* **TASK TO CARRY OUT**:
Scan the entries that follow and copy out every line containing "spectrum".

* **ENTRIES SUPPLIED**:
--------------------
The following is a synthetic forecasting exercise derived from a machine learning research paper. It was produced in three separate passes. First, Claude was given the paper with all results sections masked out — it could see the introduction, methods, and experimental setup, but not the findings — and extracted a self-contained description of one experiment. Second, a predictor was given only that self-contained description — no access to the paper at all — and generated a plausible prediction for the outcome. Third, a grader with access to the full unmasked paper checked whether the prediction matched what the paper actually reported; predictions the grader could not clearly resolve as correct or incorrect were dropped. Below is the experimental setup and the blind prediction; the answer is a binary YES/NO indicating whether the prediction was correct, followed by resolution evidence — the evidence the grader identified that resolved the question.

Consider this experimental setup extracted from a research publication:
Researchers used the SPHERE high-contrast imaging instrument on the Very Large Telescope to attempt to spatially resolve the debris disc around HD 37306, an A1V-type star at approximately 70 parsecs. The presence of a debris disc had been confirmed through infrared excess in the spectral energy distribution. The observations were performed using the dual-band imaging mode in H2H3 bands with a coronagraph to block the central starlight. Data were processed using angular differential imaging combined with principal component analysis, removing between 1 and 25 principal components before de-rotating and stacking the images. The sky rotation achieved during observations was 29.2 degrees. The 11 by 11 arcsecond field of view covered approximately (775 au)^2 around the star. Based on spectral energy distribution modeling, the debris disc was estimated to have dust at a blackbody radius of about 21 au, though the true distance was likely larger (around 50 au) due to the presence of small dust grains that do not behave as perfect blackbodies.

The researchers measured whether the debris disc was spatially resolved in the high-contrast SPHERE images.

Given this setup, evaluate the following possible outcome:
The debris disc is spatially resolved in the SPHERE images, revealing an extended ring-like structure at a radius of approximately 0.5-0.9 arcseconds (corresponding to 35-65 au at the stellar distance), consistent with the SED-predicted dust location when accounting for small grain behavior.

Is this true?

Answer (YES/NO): NO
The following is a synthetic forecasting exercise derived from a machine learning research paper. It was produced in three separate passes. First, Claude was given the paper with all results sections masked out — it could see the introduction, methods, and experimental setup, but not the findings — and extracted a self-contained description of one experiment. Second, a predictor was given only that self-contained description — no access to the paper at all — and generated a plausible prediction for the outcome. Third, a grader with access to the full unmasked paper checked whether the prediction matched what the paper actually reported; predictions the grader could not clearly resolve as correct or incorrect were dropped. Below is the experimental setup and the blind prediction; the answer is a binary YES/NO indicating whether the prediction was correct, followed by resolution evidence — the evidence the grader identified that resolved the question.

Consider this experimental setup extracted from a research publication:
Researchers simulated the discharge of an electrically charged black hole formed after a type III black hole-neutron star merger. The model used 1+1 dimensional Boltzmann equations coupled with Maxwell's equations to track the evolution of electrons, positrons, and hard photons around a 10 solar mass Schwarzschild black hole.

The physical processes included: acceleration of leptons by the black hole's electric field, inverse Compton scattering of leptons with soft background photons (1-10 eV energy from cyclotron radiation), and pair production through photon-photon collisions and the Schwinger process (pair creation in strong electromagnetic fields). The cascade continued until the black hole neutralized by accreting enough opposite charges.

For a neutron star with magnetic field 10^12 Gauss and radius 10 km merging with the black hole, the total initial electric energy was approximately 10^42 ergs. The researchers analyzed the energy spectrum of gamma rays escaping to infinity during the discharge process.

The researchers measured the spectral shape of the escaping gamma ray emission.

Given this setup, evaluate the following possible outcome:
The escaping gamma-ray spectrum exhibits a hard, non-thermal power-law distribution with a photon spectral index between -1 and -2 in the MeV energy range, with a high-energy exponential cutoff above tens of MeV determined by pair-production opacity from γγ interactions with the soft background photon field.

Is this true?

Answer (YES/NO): NO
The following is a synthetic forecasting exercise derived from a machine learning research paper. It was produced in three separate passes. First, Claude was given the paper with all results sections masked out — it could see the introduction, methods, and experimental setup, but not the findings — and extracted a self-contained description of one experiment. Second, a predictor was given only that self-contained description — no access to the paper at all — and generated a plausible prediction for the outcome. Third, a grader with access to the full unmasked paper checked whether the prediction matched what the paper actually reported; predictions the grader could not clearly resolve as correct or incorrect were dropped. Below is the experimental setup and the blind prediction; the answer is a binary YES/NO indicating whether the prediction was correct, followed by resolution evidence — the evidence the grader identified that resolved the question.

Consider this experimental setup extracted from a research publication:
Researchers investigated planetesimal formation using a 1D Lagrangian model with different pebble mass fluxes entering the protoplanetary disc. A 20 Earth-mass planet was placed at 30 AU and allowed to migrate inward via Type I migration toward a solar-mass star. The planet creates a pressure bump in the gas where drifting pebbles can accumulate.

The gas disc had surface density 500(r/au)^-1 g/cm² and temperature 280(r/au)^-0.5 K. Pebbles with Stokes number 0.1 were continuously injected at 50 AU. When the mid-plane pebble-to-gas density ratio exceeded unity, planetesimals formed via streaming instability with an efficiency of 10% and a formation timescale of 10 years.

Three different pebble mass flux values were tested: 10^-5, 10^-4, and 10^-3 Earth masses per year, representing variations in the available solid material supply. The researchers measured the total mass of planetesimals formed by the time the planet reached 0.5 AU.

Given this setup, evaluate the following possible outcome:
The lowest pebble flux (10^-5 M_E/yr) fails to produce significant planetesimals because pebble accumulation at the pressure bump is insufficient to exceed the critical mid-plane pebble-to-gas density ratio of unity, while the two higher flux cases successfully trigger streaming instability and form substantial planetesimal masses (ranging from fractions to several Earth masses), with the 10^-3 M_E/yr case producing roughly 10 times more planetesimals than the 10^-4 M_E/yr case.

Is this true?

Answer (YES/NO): NO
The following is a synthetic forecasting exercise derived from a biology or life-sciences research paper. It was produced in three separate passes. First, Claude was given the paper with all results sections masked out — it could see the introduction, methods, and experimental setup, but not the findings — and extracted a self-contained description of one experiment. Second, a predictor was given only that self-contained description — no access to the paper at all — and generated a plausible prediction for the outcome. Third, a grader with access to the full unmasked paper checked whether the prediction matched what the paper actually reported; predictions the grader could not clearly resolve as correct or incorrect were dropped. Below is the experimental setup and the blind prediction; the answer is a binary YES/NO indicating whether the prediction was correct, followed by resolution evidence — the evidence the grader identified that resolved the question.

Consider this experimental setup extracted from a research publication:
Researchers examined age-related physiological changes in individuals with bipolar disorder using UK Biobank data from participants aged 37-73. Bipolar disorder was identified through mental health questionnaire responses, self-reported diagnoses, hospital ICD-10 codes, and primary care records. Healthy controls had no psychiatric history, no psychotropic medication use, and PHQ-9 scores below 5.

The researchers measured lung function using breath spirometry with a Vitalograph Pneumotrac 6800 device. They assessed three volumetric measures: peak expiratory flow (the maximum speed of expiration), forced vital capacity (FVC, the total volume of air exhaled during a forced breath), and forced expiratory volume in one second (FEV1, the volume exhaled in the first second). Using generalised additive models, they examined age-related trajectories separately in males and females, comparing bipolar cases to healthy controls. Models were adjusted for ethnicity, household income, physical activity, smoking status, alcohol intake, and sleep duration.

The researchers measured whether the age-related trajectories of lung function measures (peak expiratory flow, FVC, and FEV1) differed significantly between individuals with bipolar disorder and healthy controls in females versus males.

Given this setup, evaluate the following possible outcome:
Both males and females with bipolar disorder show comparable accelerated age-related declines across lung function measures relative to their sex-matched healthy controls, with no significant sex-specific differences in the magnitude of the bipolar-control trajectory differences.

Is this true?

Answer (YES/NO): NO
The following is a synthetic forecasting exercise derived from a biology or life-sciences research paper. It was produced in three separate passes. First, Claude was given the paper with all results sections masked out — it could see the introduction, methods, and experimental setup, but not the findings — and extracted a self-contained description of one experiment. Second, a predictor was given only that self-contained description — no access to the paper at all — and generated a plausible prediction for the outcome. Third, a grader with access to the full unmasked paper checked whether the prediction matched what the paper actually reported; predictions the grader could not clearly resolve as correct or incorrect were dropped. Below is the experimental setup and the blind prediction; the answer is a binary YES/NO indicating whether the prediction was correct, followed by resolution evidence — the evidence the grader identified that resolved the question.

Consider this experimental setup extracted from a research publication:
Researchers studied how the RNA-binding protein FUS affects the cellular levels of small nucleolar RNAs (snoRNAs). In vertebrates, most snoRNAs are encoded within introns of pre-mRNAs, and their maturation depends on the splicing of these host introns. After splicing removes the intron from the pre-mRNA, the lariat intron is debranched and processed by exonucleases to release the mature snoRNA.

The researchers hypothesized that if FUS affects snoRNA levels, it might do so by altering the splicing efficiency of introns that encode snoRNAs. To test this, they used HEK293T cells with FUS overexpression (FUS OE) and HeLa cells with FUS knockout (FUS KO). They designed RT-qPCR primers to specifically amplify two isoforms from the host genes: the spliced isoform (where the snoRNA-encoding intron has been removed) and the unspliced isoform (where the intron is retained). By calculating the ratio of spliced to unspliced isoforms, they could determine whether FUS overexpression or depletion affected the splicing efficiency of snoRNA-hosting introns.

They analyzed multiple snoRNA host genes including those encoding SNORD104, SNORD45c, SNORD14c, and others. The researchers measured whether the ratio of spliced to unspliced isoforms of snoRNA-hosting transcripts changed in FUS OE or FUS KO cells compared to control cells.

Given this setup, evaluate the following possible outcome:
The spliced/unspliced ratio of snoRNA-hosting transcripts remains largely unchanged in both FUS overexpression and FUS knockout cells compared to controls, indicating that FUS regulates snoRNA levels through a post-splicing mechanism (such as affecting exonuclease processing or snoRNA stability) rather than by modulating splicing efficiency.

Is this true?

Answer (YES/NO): YES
--------------------
* **ANSWER FOR THIS EXERCISE**:
For a neutron star with magnetic field 10^12 Gauss and radius 10 km merging with the black hole, the total initial electric energy was approximately 10^42 ergs. The researchers analyzed the energy spectrum of gamma rays escaping to infinity during the discharge process.
The escaping gamma-ray spectrum exhibits a hard, non-thermal power-law distribution with a photon spectral index between -1 and -2 in the MeV energy range, with a high-energy exponential cutoff above tens of MeV determined by pair-production opacity from γγ interactions with the soft background photon field.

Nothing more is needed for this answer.